First of all, I agree with corsiKa's solution which suggests an extended version of LinkedHashSetclass that contains a pointer to the last element. However, you can use a traditional way by consuming some space for an array:

首先，我同意 corsiKa 的解决方案，它建议LinkedHashSet包含指向最后一个元素的指针的类的扩展版本。但是，您可以通过为数组消耗一些空间来使用传统方式：

set.toArray()[ set.size()-1 ] // returns the last element.

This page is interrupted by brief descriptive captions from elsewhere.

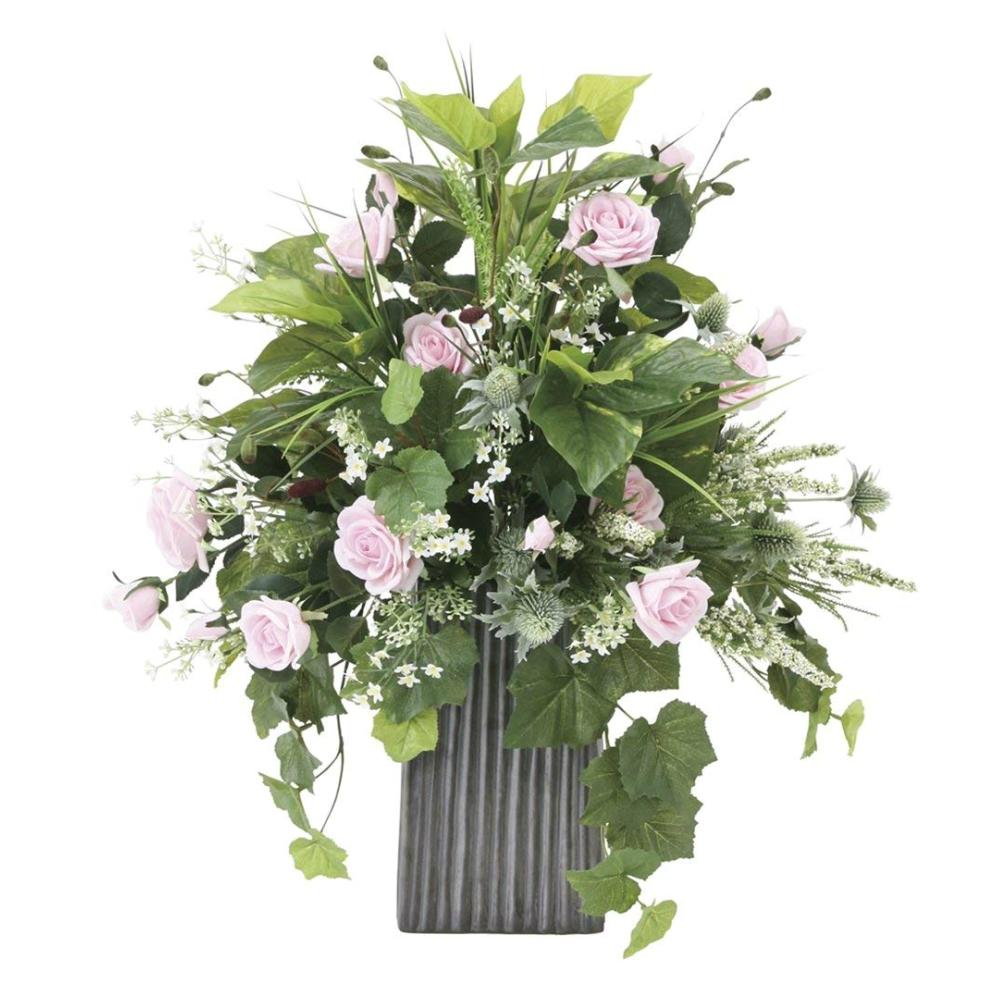 光触媒 光の楽園 パリスピンク 837A220約 幅50×奥行40×高さ63cm人工観葉植物 造花 フェイクグリーン フェイクフラワー フラワーアレンジメント おしゃれ インテリア 卓上
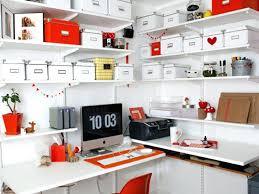 creative office space ideas u2013 ombitec com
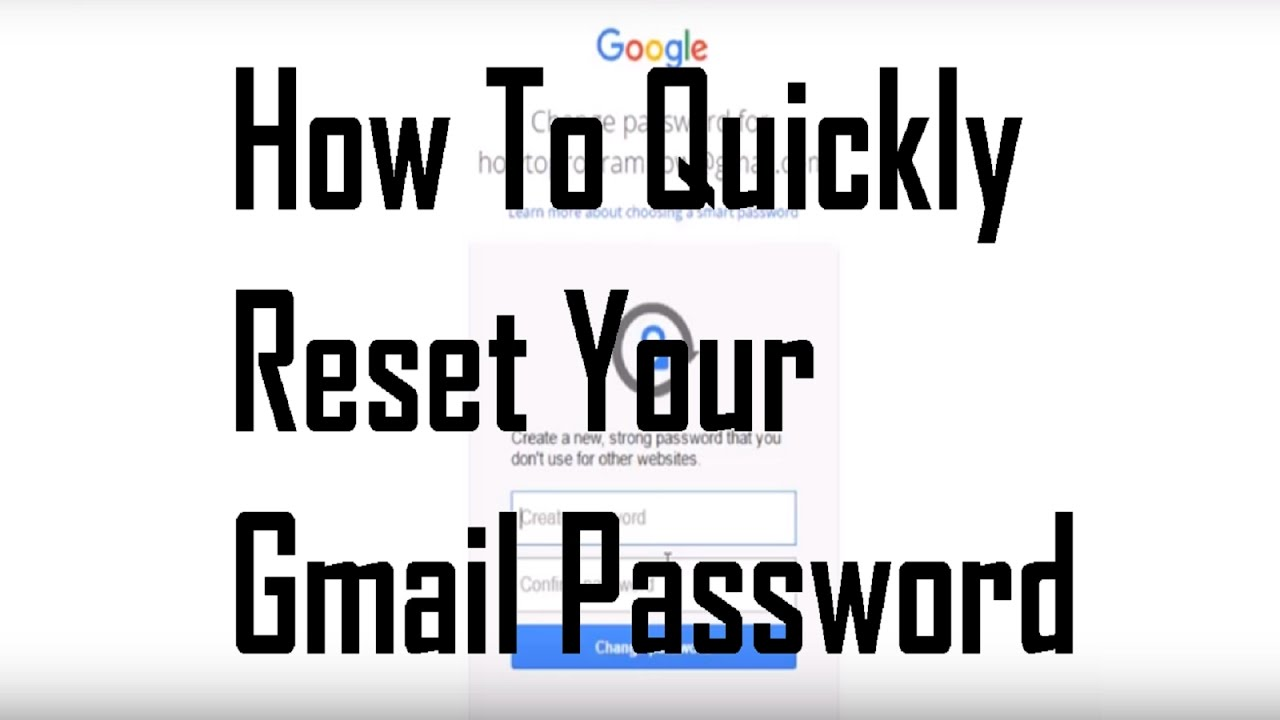 HOW TO RECOVER A GMAIL ACCOUNT PASSWORD WITHOUT A PHONE NUMBER OR ...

There's no prebaked option for this. There's two off-the-cuff options, and neither are good:

对此没有预烘焙选项。有两种现成的选择，但都不是很好：

The Order n approach:

n 阶方法：

public <E> E getLast(Collection<E> c) {
    E last = null;
    for(E e : c) last = e;
    return last;
}

Yuck! But there's also an Order 1 approach:

糟糕！但也有一个 Order 1 方法：

class CachedLinkedHashSet<E> extends LinkedHashSet {
    private E last = null;
    public boolean add(E e) {
        last = e;
        return super.add(e);
    }
    public E getLast() {
        return last;
    }

}

This is off the cuff, so there might be a subtle bug in it, and for sure this isn't thread safe or anything. Your needs may vary and lead you to one approach over another.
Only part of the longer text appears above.